Overactivity of facial muscles in actions such as frowning, squinting, and raising the eyebrows can lead to premature signs of ageing such as forehead frownlines, glabellar creases, and crow's feet. The onset of these facial features of ageing can be slowed by the use of botulinum toxin-induced chemodenervation of the muscles of facial expression.3,4 Botulinum toxins are toxins produced by Clostridium botulinum. There are seven serotypes (A–G) of botulinum toxins. Of these, A is the most potent and was the first to be made commercially available for therapeutic use. In the UK, botulinum toxin type A (BTX-A) is available in two forms: Botox (produced by US company Allergan Inc.) and Dysport (produced by the UK company Ipsen Ltd). The potency of the two products is not directly comparable unit for unit; as Botox being three to five times more potent than Dyport.5 The toxin produces a nondepolarising block at the level of the neuromuscular junction by binding to acetylcholine receptors of the striated muscle leading to a flaccid paralysis.

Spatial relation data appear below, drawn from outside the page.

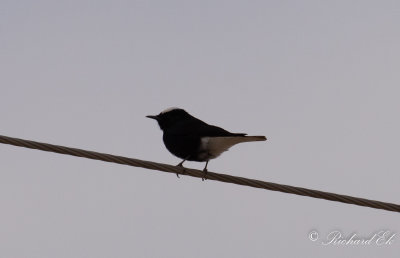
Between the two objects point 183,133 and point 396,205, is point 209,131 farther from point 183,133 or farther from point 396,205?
point 396,205

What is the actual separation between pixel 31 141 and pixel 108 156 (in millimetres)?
542

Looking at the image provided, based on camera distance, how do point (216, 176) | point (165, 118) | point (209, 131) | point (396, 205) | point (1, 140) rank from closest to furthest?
point (1, 140) < point (396, 205) < point (216, 176) < point (209, 131) < point (165, 118)

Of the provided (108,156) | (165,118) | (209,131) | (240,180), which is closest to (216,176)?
(240,180)

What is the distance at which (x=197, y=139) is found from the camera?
7410 millimetres

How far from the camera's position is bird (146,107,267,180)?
280 inches

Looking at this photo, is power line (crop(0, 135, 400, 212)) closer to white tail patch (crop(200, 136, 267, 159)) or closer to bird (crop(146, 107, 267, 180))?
bird (crop(146, 107, 267, 180))

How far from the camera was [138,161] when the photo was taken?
498 cm

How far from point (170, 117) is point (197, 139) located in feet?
3.67

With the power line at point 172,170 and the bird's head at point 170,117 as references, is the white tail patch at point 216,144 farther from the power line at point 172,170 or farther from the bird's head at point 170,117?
the power line at point 172,170

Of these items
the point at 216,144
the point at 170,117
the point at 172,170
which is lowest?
the point at 172,170

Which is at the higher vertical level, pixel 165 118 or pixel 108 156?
pixel 165 118

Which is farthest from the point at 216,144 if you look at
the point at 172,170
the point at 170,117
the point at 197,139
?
the point at 172,170

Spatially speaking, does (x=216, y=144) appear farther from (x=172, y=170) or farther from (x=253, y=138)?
(x=172, y=170)

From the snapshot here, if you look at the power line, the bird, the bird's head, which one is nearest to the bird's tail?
the bird
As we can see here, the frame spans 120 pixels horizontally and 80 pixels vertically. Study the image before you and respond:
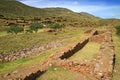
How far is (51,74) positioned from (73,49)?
9.61 metres

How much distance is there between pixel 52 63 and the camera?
18.9 metres

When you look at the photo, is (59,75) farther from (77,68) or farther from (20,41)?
(20,41)

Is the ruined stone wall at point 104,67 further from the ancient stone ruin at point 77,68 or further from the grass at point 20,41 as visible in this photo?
the grass at point 20,41

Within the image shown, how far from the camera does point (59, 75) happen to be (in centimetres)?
1705

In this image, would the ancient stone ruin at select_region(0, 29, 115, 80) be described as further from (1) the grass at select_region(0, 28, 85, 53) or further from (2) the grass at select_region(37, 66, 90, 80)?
(1) the grass at select_region(0, 28, 85, 53)

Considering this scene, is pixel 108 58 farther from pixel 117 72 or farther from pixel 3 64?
pixel 3 64

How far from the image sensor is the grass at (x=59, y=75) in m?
16.5

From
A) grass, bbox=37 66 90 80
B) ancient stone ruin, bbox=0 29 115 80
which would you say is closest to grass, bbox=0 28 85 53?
ancient stone ruin, bbox=0 29 115 80

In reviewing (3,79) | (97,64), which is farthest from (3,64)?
(97,64)

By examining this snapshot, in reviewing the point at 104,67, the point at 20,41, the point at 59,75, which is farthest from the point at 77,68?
the point at 20,41

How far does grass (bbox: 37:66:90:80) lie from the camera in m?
16.5

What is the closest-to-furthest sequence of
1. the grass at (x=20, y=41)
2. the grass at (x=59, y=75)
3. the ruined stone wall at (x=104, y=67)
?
the ruined stone wall at (x=104, y=67) → the grass at (x=59, y=75) → the grass at (x=20, y=41)

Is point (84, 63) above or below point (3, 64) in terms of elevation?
above

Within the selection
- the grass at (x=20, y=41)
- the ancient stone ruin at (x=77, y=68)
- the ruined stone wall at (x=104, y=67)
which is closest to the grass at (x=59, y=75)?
the ancient stone ruin at (x=77, y=68)
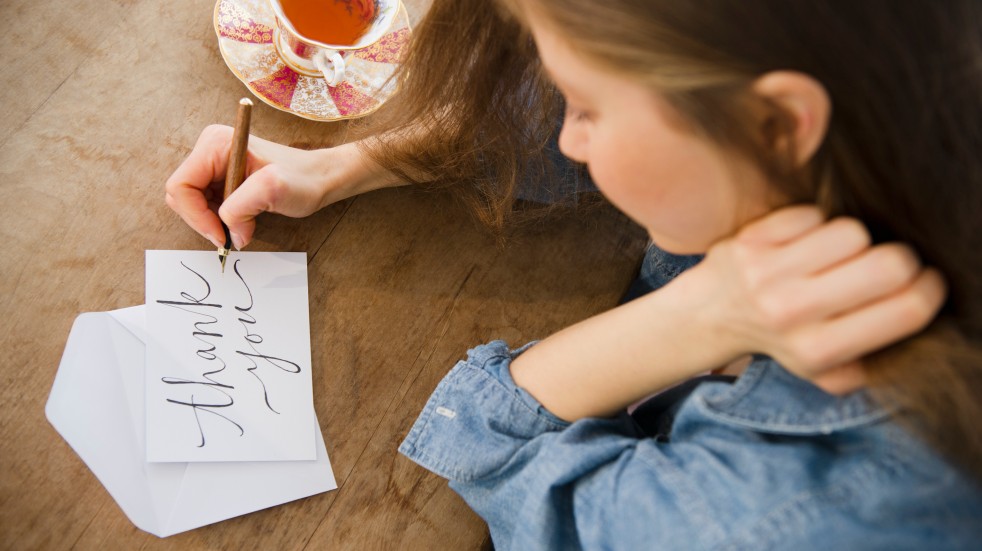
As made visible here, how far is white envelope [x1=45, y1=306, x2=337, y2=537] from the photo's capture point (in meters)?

The onset of action begins after about 72 h, while the duration of action ranges between 3 and 8 months with a mean of 4 months. The effect is only temporary because the muscle generates extrajunctional acetylcholine receptors and the nerve, in turn, sprouts and reinnervates the muscle.6,7 To date, there have been no long-term adverse effects to the use of BTX-A.

In dermatochalasis, there is redundant skin between the skin crease of the upper lid and the eyebrows that can lead to a sense of heaviness in the eyelids, and in severe cases can be cosmetically unsightly and even impair visual function. Upper lid blepharoplasty is a safe and effective procedure of treating the condition.8,9 In a subsection of patients, there is a latent dermatochalsis because of the elevating action of frontalis. Consequently, loss of frontalis action can make this excess skin become apparent as a manifest dermatochalsis.

To anticipate the possibility of this occurring is an important part of the assessment of the patient prior to the use of botulinum toxin for cosmetic purposes. It is therefore important to assess the effect of frontalis action on the periorbital regions. By relaxing frontalis and then stabilising the muscle manually, it is possible to assess whether there is any significant redundant skin above the lid crease that could lead to a subsequent dermatochalsis following otherwise successful treatment of forehead wrinkles. If there is this risk then the patient can be counselled and treated accordingly either by reducing the dose of the botulinum toxin given or performing upper lid blepharoplasty if the dermatochalasis fails to improve.

The unmasking of latent dermatochalasis is a potential complication of the use of BTX-A in the treatment of forehead wrinkles. Thorough preoperative assessment of these patients can identify those at risk of this problem and thus reduce the risk of the complication.